In 1995, career Foreign Service Officer Mosina H. Jordan was nominated by President Bill Clinton to serve as ambassador to the Central African Republic (CAR). After U.S. Senate confirmation she arrived in Bangui, the capital of the Central African Republic and presented her credentials on November 29, 1995.  

Mosina Jordan was born in Daytona Beach, Florida in 1943, to Frank Montero and Alice Mann.  In 1964, she graduated with a Bachelor’s degree in Social Work from New York University. After she earned her Juris Doctorate from American University in 1973, Jordan became a civil servant, working for the U.S. Senate Appropriations Committee, and for the Community Services Administration.

LISTED RECORDS:
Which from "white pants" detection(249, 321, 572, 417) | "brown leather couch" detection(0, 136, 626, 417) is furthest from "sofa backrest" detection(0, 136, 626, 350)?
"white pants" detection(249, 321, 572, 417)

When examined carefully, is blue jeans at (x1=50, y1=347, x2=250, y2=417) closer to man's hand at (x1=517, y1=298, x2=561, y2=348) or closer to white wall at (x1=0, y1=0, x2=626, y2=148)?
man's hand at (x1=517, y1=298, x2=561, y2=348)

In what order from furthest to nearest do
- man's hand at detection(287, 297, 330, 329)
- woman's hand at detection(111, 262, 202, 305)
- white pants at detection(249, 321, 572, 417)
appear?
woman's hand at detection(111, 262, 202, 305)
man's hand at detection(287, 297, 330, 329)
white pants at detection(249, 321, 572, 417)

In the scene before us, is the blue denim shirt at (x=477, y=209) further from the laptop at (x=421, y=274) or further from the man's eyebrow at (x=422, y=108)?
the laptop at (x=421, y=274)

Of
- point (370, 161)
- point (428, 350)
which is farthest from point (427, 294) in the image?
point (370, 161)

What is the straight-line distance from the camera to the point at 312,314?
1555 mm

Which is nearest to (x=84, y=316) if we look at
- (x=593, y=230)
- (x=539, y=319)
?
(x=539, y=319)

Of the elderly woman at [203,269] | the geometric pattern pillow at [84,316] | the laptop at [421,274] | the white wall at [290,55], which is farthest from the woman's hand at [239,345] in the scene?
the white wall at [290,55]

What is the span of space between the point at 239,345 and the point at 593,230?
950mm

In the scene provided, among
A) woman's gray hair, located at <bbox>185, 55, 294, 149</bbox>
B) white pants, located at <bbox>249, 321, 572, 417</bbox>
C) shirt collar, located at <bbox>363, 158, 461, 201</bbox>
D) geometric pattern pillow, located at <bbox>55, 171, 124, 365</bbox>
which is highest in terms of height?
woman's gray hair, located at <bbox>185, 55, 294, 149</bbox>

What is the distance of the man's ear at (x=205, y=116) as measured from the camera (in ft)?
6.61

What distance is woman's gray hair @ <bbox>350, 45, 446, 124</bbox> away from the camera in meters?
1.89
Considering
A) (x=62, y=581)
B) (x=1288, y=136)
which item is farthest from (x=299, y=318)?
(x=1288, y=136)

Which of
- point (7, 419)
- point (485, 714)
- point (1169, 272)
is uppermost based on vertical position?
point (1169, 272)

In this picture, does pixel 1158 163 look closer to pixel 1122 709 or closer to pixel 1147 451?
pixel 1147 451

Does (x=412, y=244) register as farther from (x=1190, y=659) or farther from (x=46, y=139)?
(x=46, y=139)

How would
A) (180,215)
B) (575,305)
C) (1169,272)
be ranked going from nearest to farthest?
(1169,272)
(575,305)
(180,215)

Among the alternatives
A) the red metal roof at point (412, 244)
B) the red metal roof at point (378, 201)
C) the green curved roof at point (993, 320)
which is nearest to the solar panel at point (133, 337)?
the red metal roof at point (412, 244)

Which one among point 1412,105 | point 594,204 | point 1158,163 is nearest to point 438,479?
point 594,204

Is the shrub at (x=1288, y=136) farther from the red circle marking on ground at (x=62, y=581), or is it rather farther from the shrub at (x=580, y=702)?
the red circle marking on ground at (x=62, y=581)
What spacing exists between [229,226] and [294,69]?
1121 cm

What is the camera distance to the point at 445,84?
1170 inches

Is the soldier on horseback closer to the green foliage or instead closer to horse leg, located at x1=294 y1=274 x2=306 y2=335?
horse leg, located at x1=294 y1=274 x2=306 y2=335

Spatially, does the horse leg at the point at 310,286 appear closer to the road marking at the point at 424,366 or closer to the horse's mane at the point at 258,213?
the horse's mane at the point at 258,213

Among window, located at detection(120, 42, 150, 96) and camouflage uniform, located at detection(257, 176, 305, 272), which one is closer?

JOBS:
1) According to the text about Mosina H. Jordan, on what date did she present her credentials in Bangui?
2) Continue the text about Mosina H. Jordan from where it stops.

ANSWERS FOR THE TASKS:
1) November 29, 1995

2)
In 1982, Jordan started her career with the U.S. Foreign Service as an Administrative Officer for Economic Programs for the United States Agency for International Development (USAID) in Washington, D.C. After working at USAID headquarters for seven years, she rose in rank to become a Senior Deputy Assistant Administrator.  Her first overseas experience came in 1989 when she served as a USAID Representative to Belize. From 1991 to 1995, Jordan supervised various USAID missions as Director for Regional Development in the Eastern Caribbean from an office in Bridgetown, Barbados. In this position, she directed a $24 million development program that promoted economic diversification, free trade, and legal reform for regional sustainability for seven Caribbean island nations.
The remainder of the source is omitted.